Veeeeeeeeeeeeee ben 17 yaşımdayım. O evde kalmak zorundayım,
ilaveten de tek başınayım. Henüz kalorifer sistemi devreye alınmamış, yeni
bitmiş inşaatın nemi, içerideki sıcaklığı 5 derece daha azaltıyor, Ekim, Kasım,
Aralık aylarındayız ve ortalık buz. Koşullar bundan ibaret. Donuyorum.
Yatağı çarşafla değil battaniye ile kaplıyor üzerime yorgan
ve yorganın üzerine bir battaniye daha çekiyorum. Katalitik soba var tüplü ama
gece odadan çıkartıyorum, olur da zehirlenirsem beni bir hafta sonra bulurlar.

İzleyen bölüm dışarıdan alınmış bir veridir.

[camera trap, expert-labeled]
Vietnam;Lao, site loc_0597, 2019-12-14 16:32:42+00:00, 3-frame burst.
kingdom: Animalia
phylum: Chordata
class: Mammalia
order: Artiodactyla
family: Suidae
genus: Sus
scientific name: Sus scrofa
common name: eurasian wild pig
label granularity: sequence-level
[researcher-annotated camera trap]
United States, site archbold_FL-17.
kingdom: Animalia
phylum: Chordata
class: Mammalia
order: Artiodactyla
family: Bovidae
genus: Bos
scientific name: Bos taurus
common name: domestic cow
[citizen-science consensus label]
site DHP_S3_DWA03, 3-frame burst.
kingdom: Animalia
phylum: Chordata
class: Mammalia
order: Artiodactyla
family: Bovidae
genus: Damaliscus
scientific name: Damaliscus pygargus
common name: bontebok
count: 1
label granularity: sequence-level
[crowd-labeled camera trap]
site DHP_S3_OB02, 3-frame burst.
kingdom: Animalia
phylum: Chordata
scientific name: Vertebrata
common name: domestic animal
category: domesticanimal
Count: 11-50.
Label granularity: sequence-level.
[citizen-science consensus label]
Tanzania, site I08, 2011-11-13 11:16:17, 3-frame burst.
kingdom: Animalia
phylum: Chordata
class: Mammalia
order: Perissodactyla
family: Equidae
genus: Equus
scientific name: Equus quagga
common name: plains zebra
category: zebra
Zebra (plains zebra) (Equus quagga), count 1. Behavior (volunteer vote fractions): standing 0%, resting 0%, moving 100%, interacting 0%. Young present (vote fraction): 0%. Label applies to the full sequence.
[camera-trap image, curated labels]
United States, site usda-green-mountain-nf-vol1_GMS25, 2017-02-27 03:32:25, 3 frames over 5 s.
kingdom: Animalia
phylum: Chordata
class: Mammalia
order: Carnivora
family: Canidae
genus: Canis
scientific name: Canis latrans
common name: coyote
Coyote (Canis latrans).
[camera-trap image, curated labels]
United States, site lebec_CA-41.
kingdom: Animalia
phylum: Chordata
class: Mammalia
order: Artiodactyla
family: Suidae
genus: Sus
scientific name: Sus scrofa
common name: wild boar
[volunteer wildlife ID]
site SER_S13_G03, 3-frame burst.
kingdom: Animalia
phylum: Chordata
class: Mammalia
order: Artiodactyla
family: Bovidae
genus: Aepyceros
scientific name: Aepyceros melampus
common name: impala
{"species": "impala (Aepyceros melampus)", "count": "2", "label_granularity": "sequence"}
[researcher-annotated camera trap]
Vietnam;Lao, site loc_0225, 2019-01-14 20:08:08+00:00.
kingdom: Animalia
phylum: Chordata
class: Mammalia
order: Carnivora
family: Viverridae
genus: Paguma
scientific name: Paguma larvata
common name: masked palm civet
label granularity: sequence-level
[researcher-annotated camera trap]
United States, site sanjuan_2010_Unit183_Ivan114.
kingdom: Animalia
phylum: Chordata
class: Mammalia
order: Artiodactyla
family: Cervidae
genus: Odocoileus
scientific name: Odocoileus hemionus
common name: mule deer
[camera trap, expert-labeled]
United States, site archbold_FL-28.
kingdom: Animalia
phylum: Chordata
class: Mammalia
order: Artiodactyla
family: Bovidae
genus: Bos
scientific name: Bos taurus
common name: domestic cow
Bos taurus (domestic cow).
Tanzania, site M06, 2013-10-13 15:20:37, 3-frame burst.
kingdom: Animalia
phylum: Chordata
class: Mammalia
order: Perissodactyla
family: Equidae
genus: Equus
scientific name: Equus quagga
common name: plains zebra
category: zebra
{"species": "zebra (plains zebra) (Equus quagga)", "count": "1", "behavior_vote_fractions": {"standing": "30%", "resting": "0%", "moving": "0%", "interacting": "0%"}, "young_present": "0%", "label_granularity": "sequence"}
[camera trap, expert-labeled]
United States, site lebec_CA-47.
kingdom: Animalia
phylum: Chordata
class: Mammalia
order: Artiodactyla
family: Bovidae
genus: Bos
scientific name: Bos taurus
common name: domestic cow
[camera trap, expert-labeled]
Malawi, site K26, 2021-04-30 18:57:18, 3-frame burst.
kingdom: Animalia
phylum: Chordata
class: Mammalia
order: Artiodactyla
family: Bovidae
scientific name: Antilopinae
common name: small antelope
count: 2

Çünkü telefon da yok. Santralda kapasite yok, milyonları ver yine de telefon
alamıyorsun. Televizyonsuz, telefonsuz, kalorifersiz, ekmeksiz, peynirsiz ve
sütsüzsün!
Okul Maslak’ta, Maslak bizim Acıbadem’den beter, kampüs yeni
inşa edilmiş çamur deryası, kazara düşersen çamurda boğulursun. Ürkütücü bir
rezillik. Hem okulum hem evim 1915’lerdeki
savaş sahnelerini aratmıyor.
Koşullar böyle olunca benim dersler berbat oluyor, ilk
vizelerden 30, 40 civarında not alabiliyorum, vize barajı var, vize alamazsam,
ilk yıldan ders takarsam okul uzar ve ben bu okuldan o kadar nefret ediyorum
ki, uzarsa yaşayamam, bir an önce bitmesi lazım. E çalışmam lazım ama nasıl?
İtiraf edeyim ki, elektronik mühendisliğini hiç sevmedim,
hatta nefret ettim. Merak etmeyin, okul hayatım boyunca 5 ya da 6 kere
bütünlemem oldu, alttan hiç ders almadım, 4 yılda da bitirip tüydüm.